Required actions ▸
1. Say whether each statement below agrees with the passage on Transactional Analysis, answering yes or no and quoting the deciding words of the passage exactly. (a) Eric Berne began to develop his theories of transactional analysis in the 1950’s. (b) The person who responds to the transaction stimulus is called the agent. (c) Berne said that each person is made up of two ego states.
2. Retype the part of the passage on Transactional Analysis starting at "Transactional Analysis is" and ending at "relationships and behavior.".

Transactional Analysis is one of the most accessible theories of modern psychology. Transactional Analysis was founded by Eric Berne, and the famous ‘parent adult child’ theory is still being developed today. Transactional Analysis has wide applications in clinical, therapeutic, organizational and personal development, encompassing communications, management, personality, relationships and behavior.
Whether you’re in business, a parent, and social worker or interested in personal development, his transactional analysis theories, and those of his followers, will enrich your dealings with people, and your understanding of yourself (Strisik, 2010). In the 1950’s Eric Berne began to develop his theories of transactional analysis. He said that verbal communication, particularly face to face, is at the center of human social relationships and psychoanalysis. His starting-point was that when two people encounter each other, one of them will speak to the other. This he called the transaction stimulus.
The reaction from the other person he called the transaction response. The person sending the stimulus is called the agent. The person who responds is called the respondent. Transactional analysis became the method of examining the transaction where I do something to you, and you do something back. Berne also said that each person is made up of three alter ego states: Parent, adult and child. These terms have different definitions than in normal language (Parrott, 2003). The parent represents our ingrained voice of authority, absorbed conditioning, learning and attitudes from when we were young.

Record extracts ▸
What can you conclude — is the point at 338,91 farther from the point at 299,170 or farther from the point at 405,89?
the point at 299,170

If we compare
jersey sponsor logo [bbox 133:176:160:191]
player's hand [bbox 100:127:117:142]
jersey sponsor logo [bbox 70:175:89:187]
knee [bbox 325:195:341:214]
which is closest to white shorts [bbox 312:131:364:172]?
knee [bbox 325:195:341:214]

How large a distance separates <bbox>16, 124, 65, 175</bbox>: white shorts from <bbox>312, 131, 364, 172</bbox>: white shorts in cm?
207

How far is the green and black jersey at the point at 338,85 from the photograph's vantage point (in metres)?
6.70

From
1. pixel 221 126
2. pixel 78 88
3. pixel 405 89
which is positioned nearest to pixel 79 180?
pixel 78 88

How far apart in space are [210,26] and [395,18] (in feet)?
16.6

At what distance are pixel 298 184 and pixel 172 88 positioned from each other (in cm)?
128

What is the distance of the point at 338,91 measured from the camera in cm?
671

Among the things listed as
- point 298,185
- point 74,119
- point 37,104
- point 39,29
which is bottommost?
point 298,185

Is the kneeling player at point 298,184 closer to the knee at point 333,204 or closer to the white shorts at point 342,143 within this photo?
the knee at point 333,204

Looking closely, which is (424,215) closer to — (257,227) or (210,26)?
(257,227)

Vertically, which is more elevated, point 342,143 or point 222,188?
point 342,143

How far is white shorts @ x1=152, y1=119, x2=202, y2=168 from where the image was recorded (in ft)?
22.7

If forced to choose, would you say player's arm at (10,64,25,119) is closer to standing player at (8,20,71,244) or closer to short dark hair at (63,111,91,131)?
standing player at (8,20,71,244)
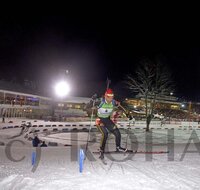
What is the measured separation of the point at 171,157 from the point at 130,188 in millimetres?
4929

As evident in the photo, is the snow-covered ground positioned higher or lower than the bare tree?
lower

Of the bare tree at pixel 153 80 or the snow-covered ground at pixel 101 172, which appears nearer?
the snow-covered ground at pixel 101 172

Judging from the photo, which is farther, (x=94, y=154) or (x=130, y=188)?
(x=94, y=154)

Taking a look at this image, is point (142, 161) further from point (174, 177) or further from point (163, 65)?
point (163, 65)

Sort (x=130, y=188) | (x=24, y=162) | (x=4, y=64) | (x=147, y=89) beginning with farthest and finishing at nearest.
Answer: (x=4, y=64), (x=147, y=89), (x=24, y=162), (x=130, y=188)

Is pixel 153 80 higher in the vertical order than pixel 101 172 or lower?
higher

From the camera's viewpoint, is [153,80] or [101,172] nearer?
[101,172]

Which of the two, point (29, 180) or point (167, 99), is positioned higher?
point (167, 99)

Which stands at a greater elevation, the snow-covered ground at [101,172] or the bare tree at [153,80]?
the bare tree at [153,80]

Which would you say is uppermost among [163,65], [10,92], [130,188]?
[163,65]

--

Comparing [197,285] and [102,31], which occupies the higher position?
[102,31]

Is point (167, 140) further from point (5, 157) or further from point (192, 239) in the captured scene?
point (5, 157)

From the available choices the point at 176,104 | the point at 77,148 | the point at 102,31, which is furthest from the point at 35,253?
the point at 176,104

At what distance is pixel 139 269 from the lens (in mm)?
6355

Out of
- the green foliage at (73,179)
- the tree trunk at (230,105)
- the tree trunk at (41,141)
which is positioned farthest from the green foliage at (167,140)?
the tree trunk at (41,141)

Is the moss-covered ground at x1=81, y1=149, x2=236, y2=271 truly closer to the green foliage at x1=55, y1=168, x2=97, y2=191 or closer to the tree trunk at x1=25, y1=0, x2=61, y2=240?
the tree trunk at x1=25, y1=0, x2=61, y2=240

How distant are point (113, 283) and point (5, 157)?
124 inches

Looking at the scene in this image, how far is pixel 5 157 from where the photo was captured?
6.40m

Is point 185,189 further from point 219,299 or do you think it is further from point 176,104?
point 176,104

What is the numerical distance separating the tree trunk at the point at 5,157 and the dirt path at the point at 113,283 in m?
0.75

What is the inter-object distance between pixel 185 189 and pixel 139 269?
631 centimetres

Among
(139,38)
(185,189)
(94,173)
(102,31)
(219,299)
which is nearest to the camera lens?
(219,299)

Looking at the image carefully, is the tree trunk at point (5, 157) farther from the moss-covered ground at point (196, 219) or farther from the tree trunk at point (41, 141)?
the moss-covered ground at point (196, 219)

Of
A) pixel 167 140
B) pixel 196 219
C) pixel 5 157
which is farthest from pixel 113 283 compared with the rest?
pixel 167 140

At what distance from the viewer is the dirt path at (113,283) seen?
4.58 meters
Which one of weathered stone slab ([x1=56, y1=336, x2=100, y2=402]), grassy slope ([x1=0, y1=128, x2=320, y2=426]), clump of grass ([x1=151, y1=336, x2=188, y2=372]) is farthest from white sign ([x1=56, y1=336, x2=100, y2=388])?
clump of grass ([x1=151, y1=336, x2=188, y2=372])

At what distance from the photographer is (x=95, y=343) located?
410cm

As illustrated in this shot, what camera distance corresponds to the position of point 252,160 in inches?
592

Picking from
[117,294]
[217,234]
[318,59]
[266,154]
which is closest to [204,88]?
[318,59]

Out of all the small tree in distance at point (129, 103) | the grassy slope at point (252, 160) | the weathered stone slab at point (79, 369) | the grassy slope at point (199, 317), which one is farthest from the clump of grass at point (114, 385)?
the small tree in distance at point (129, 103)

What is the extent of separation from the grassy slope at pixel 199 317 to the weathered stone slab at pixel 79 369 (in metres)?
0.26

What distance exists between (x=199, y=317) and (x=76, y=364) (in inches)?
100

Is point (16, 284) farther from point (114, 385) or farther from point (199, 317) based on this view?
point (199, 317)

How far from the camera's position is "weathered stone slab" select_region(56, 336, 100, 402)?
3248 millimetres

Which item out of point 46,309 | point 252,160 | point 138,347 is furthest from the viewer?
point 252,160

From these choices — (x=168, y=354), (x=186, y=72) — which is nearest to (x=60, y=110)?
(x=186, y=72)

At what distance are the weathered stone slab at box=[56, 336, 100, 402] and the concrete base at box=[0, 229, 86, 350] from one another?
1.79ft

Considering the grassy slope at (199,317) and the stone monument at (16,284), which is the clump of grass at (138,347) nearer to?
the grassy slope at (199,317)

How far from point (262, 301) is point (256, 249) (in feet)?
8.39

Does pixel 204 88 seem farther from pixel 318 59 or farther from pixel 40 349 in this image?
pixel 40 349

* * *

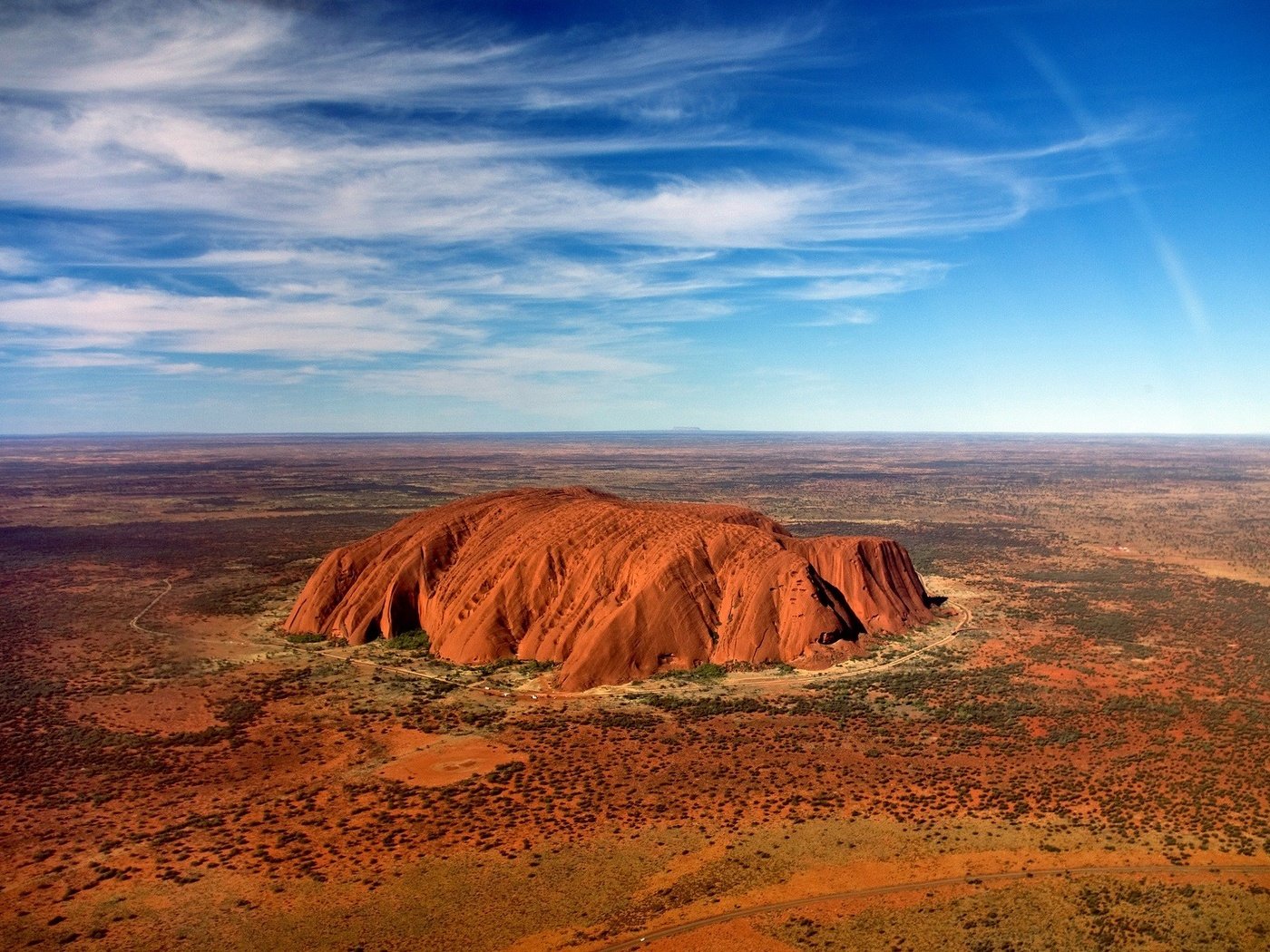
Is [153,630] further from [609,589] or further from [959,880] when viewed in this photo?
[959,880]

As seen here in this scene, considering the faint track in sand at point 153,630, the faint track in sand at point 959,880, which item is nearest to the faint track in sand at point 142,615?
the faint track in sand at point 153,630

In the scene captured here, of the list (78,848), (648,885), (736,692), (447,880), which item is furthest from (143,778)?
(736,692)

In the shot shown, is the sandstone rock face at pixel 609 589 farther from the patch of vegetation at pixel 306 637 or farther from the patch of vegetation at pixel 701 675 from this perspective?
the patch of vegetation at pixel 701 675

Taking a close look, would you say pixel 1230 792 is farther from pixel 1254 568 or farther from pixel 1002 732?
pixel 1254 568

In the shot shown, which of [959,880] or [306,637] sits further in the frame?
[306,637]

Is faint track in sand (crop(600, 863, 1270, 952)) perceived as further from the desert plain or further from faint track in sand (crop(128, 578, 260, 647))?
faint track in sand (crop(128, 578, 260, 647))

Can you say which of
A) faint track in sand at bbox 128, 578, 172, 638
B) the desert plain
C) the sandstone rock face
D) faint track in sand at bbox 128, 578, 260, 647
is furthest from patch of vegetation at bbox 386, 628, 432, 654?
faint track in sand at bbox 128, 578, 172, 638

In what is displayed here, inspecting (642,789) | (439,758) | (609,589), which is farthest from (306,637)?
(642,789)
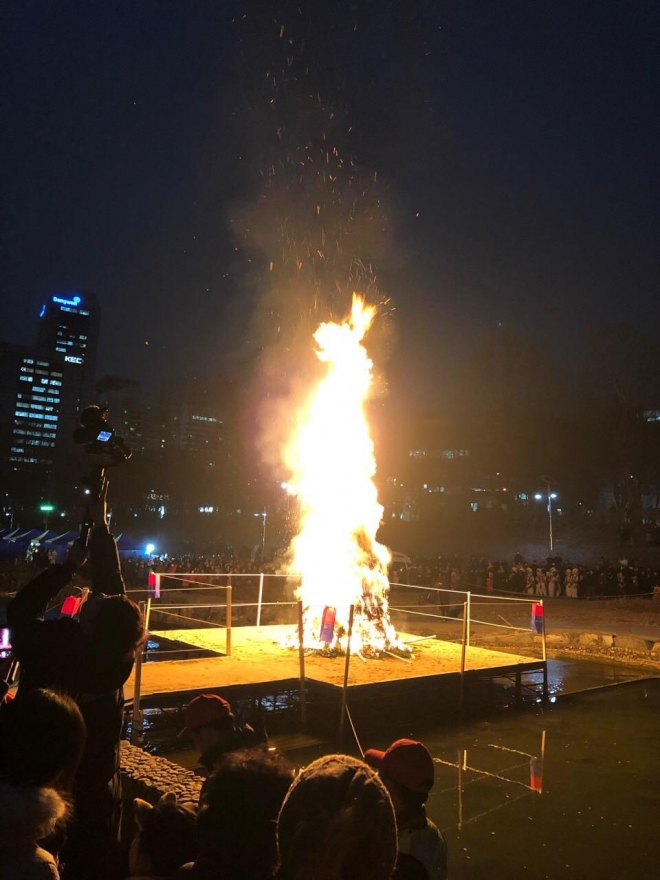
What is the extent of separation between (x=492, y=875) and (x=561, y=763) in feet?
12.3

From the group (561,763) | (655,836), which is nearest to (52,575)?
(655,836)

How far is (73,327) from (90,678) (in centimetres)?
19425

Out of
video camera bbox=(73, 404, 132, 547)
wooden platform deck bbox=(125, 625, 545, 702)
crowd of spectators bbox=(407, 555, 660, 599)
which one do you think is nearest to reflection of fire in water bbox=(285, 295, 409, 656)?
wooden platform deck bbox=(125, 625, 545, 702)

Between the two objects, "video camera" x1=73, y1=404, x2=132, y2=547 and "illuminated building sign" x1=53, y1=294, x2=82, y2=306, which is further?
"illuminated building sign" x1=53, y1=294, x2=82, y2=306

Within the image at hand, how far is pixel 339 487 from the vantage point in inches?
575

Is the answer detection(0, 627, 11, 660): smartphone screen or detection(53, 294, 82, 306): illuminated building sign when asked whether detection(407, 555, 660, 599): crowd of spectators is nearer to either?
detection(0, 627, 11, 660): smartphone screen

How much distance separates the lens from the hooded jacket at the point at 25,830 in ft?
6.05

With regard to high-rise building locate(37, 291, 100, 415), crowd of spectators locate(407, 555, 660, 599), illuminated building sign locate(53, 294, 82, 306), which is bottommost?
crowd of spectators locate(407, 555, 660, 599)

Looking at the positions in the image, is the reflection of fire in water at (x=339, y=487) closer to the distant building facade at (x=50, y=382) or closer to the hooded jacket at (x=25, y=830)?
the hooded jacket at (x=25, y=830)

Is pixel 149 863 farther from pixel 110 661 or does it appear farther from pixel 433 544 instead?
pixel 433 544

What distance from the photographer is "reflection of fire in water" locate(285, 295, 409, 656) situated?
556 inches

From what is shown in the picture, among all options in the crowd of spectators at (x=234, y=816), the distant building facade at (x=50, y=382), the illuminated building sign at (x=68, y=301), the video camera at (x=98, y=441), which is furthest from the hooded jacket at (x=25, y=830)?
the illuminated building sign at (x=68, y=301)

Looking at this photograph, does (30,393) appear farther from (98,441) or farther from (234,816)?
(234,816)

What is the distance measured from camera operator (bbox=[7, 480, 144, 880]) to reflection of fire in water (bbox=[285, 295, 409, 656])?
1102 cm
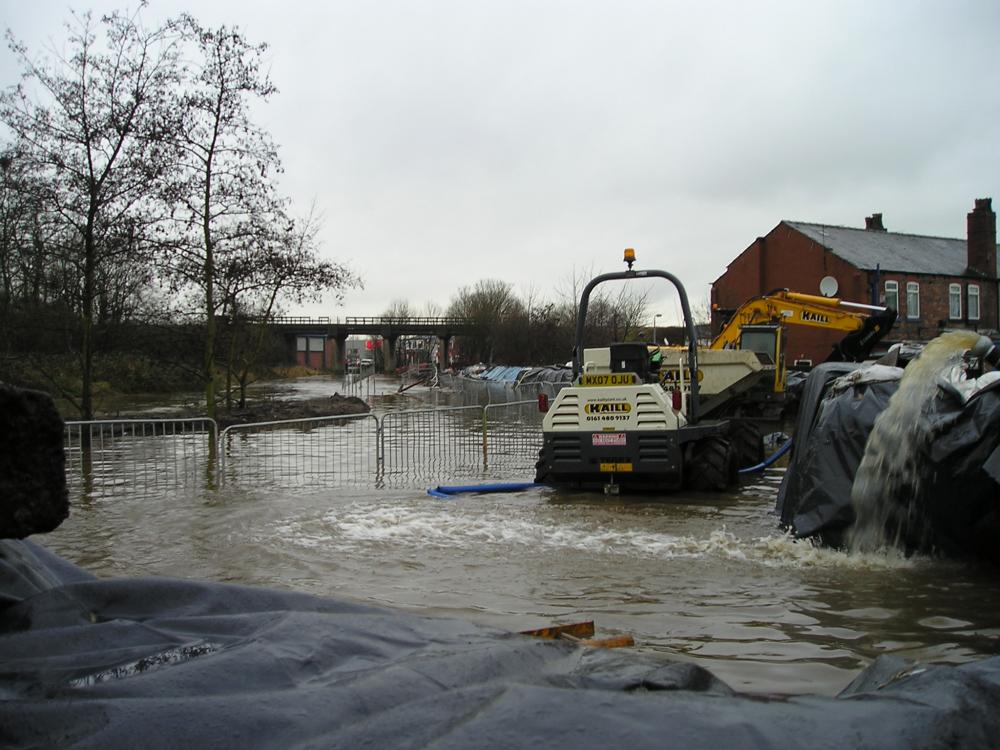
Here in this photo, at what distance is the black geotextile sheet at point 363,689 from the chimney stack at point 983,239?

Results in order ▸
1.
(a) Yes: "In the 1950’s Eric Berne began to develop his theories of transactional analysis."
(b) No: "The person who responds is called the respondent."
(c) No: "each person is made up of three alter ego states: Parent, adult and child."

2.
Transactional Analysis is one of the most accessible theories of modern psychology. Transactional Analysis was founded by Eric Berne, and the famous ‘parent adult child’ theory is still being developed today. Transactional Analysis has wide applications in clinical, therapeutic, organizational and personal development, encompassing communications, management, personality, relationships and behavior.